Opiniao

«Ninguém manda no que a rua diz»

A rua sempre foi o local privilegiado para escrever frases de natureza política, de contestação social, de revolta, mas, sobretudo, de apelo à adesão ou mobilização dos outros. Escrever uma palavra de ordem numa parede é um gesto consciente de mobilização de quem passa e lê o que está escrito. 

Esta frase, colada num poste, em Lisboa, na zona do Arco do Cego, e fotografada pela Francisca, defende: «Ninguém manda no que a rua diz»». Trata-se da afirmação perentória da liberdade individual de expressão, enraizada na Constituição. Diz o número 1 do Artigo 37º da Constituição da República Portuguesa: «Todos têm o direito de exprimir e divulgar livremente o seu pensamento pela palavra, pela imagem ou por qualquer outro meio». E acrescenta o número 2 do mesmo Artigo: «O exercício destes direitos não pode ser impedido ou limitado por qualquer tipo ou forma de censura». É, pois, verdade, como diz este cartaz que «Ninguém manda no que a rua diz».

E a rua é um local por excelência do exercício da liberdade de expressão do pensamento. Diz Ruy Belo: «No teu amor por mim há uma rua que começa»…

Recordo, a propósito, uma cena caricata e hilariante de um filme dos Monty Pythons, creio que no filme «Em busca do Santo Graal». Uma das personagens decide escrever numa parede uma frase em latim, a dizer mal dos romanos (a cena passa-se nessa época) e um soldado romano surpreende-a nessa ação e repreende-a. Mas, este, para seu grande espanto, corrige os erros gramaticais e, surpresa das surpresas, aplica-lhe o castigo típico dos «professores primários»: tem de escrever a frase correta diversas vezes, mas, na parede!

A rua sempre foi o local privilegiado para escrever frases de natureza política, de contestação social, de revolta, mas, sobretudo, de apelo à adesão ou mobilização dos outros. Escrever uma palavra de ordem numa parede é um gesto consciente de mobilização de quem passa e lê o que está escrito.

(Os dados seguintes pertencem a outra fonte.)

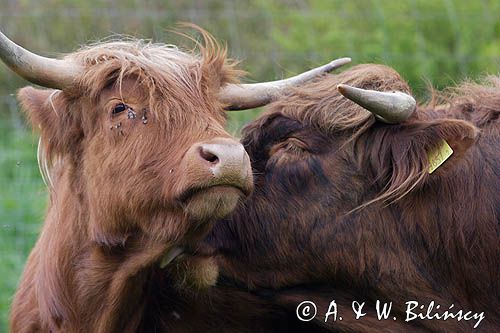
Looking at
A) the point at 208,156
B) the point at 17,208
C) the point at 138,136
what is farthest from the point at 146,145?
the point at 17,208

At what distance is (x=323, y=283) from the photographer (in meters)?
5.47

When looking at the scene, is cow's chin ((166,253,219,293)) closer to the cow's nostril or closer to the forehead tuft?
the cow's nostril

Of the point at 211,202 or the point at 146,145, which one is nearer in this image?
the point at 211,202

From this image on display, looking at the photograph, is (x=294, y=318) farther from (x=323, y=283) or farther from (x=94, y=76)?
(x=94, y=76)

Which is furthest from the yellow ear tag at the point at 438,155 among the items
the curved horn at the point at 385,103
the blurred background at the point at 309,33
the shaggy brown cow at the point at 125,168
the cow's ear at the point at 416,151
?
the blurred background at the point at 309,33

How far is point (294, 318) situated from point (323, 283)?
11.8 inches

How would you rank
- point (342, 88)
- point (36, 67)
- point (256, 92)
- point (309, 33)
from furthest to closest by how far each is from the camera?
point (309, 33) → point (256, 92) → point (342, 88) → point (36, 67)

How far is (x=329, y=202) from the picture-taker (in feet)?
17.7

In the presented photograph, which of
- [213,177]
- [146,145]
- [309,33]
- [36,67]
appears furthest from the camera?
[309,33]

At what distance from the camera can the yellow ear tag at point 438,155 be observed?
17.3 ft

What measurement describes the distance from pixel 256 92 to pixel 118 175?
1.04 m

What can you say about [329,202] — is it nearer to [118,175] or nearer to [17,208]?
[118,175]

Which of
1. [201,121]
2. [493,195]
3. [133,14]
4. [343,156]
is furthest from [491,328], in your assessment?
[133,14]

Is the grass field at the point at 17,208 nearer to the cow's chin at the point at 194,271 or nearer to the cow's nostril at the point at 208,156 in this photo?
the cow's chin at the point at 194,271
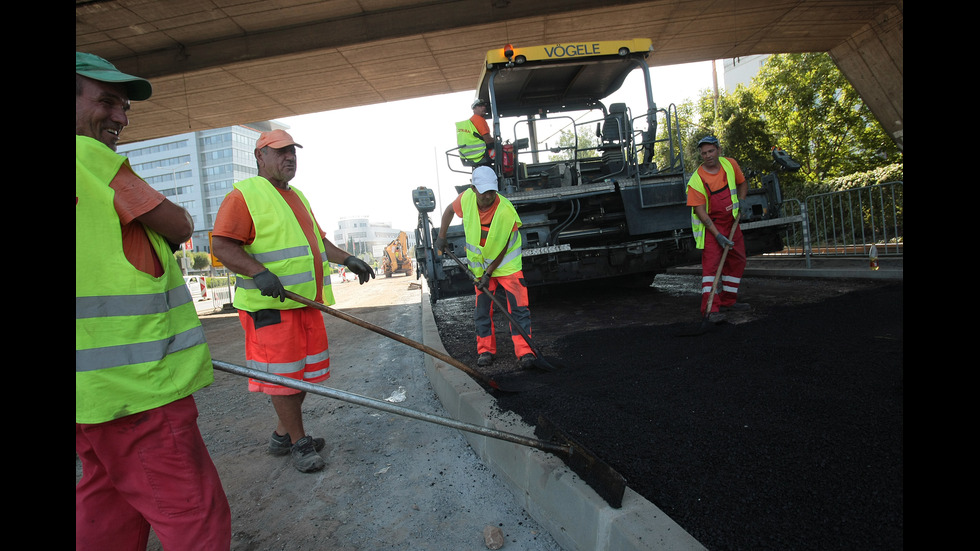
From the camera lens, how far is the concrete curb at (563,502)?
1.50m

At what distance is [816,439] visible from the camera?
2016 millimetres

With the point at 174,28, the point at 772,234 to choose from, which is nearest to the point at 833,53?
the point at 772,234

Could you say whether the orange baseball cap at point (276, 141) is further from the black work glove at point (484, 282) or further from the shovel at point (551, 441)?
the black work glove at point (484, 282)

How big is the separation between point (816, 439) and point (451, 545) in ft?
5.04

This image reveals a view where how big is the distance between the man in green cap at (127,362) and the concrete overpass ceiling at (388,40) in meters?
8.49

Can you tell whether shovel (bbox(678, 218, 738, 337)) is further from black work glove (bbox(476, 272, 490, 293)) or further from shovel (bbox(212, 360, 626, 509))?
shovel (bbox(212, 360, 626, 509))

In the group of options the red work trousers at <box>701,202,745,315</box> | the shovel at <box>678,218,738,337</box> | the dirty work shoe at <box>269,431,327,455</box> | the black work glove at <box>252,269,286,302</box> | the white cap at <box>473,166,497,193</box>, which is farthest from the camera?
the red work trousers at <box>701,202,745,315</box>

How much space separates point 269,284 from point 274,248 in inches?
11.3

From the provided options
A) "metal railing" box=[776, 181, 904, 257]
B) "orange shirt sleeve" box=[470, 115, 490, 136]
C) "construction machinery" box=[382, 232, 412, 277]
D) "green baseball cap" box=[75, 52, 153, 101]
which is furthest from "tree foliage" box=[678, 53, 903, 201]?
"construction machinery" box=[382, 232, 412, 277]

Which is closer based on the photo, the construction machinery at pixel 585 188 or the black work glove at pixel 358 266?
the black work glove at pixel 358 266


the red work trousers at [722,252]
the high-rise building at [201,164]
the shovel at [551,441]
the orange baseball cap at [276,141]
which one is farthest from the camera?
the high-rise building at [201,164]

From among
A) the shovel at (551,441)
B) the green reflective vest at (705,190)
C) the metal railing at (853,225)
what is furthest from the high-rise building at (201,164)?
the shovel at (551,441)

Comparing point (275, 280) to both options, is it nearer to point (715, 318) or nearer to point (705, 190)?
point (715, 318)

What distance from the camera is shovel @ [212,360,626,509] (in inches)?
67.2
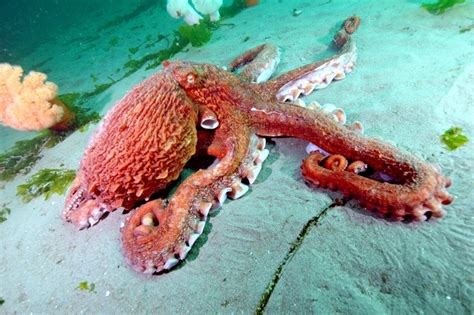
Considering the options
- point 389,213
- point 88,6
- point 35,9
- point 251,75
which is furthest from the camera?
point 35,9

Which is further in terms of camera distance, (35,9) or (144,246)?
(35,9)

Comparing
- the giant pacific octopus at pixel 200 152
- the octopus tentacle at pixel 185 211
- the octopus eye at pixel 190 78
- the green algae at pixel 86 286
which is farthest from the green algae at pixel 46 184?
the octopus eye at pixel 190 78

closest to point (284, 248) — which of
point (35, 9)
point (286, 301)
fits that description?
point (286, 301)

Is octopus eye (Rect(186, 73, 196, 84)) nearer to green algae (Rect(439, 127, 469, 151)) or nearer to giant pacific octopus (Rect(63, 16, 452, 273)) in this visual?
giant pacific octopus (Rect(63, 16, 452, 273))

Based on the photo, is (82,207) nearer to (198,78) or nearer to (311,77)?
(198,78)

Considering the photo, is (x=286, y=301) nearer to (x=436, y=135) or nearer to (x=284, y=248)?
(x=284, y=248)

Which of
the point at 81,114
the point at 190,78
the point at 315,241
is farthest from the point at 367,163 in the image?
the point at 81,114

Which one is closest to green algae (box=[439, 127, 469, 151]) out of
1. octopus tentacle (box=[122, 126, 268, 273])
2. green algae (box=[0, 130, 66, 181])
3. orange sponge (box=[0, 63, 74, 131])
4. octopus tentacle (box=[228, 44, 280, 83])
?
octopus tentacle (box=[122, 126, 268, 273])
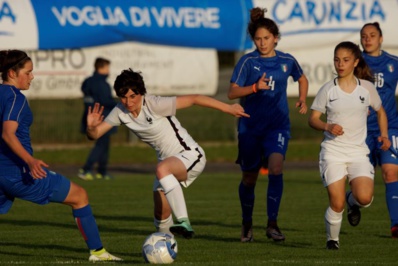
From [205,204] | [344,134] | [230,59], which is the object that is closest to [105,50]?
[230,59]

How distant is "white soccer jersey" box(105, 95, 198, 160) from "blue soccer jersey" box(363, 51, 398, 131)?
254 centimetres

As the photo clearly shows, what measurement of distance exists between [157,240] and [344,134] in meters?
2.18

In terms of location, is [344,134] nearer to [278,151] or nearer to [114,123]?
[278,151]

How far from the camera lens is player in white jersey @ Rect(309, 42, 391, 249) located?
983cm

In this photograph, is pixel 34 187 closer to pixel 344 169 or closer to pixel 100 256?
pixel 100 256

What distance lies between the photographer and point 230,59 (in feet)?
97.1

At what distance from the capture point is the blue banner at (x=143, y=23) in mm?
22891

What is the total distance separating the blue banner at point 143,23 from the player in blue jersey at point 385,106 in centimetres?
1222

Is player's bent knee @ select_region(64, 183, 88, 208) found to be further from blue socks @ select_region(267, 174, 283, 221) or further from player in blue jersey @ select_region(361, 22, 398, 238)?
player in blue jersey @ select_region(361, 22, 398, 238)

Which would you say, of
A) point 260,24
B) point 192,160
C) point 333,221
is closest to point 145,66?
point 260,24

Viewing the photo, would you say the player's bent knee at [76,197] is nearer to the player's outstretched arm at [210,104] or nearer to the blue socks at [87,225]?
the blue socks at [87,225]

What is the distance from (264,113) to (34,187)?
122 inches

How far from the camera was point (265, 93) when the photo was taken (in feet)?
36.4

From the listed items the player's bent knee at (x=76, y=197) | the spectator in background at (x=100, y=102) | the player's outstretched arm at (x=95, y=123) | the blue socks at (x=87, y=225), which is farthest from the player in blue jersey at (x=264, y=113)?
the spectator in background at (x=100, y=102)
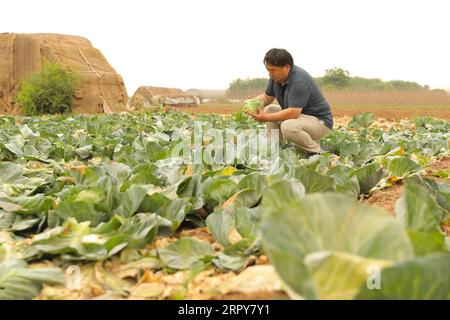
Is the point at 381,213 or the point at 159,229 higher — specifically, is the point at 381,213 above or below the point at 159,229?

Adicionalmente, tem a vantagem de a sua autoria ser anónima, quer sendo individual ou coletiva. É, pois, um meio de comunicação extremamente poderoso. Numa reportagem sobre jovens artistas que pintam grafitos, afirma-se: «Com um ar satisfeito e as mãos sujas de tinta, Prix [uma rapariga que faz grafitos] diz terem escolhido este local porque, apesar do grande risco em ser apanhado, a peça será vista por muita gente».

Pelo facto de ser proibido escrever no espaço público, trata-se de um ato ilícito. A Lei nº 61/2013, de 23 de agosto, determina as sanções a aplicar a quem procede a «grafitos, afixações, picotagem e outras formas de alteração (…) das características originais de superfícies exteriores de edifícios, pavimentos, passeios, muros e outras infraestruturas» sem autorização legal prévia. Por «grafitos» entende-se «desenhos, pinturas ou inscrições, designadamente de palavras, frases, símbolos, ou códigos, ainda que tenham caráter artístico, decorativo, informativo ou outro».

Ao longo dos tempos, o aspeto da transgressão tem contribuído para aumentar a importância do que é escrito e para a coragem de quem o pratica. Diz o artista urbano Gabriel Dutra: «A cena da rua é real… Tem que ser rápido, tem que ser bem feito, tem que fluir. Isso de fazer uma coisa socialmente errada é uma sensação incrível».

É, pois, verdade que ninguém manda no que é escrito ou afixado na rua.

Atualmente, mais do que uma forma de intervenção política, como a que era habitual há algum tempo, as intervenções no espaço urbano têm sobretudo objetivos artísticos e, nestes, estéticos. E quando me refiro a intervenções artísticas não estou, naturalmente, a incluir atos de puro vandalismo e de destruição que visam ser apenas isso mesmo. Porque, como diz García Lorca: «A poesia é algo que anda pela rua».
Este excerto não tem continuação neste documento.